Imaging of metals in biological tissue by laser ablation inductively coupled plasma mass spectrometry (LA–ICP–MS): state of the art and future developments

Abstract

Laser ablation inductively coupled plasma mass spectrometry (LA-ICP-MS) is well established as a sensitive trace and ultratrace analytical technique with multielement capability for bioimaging of metals and studying metallomics in biological and medical tissue. Metals and metalloproteins play a key role in the metabolism and formation of metal-containing deposits in the brain but also in the liver. In various diseases, analysis of metals and metalloproteins is essential for understanding the underlying cellular processes. LA-ICP-MS imaging (LA-ICP-MSI) combined with other complementary imaging techniques is a sophisticated tool for investigating the regional and cellular distribution of metals and related metal-containing biomolecules. On the basis of successful routine techniques for the elemental bioimaging of cryosections by LA-ICP-MSI with a spatial resolution between 200 and ~10 µm, the further development used online laser microdissection ICP-MSI to study the metal distribution in small biological sample sections (at the cellular level from 10 µm to the submicrometer range).
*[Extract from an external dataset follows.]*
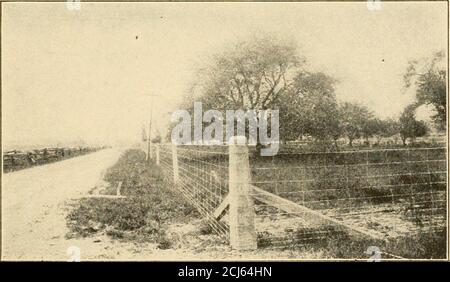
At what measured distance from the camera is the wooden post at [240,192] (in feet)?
13.3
The use of mass spectrometric imaging of metals and also nonmetals is demonstrated on a series of biological specimens. This article discusses the state of the art of bioimaging of metals in thin biological tissue sections by LA-ICP-MSI with spatial resolution at the micrometer scale, future developments and prospects for quantitative imaging techniques of metals in the nanometer range. In addition, combining quantitative elemental imaging by LA/laser microdissection-ICP-MSI with biomolecular imaging by matrix-assisted laser desorption/ionization-MSI will be challenging for future life science research.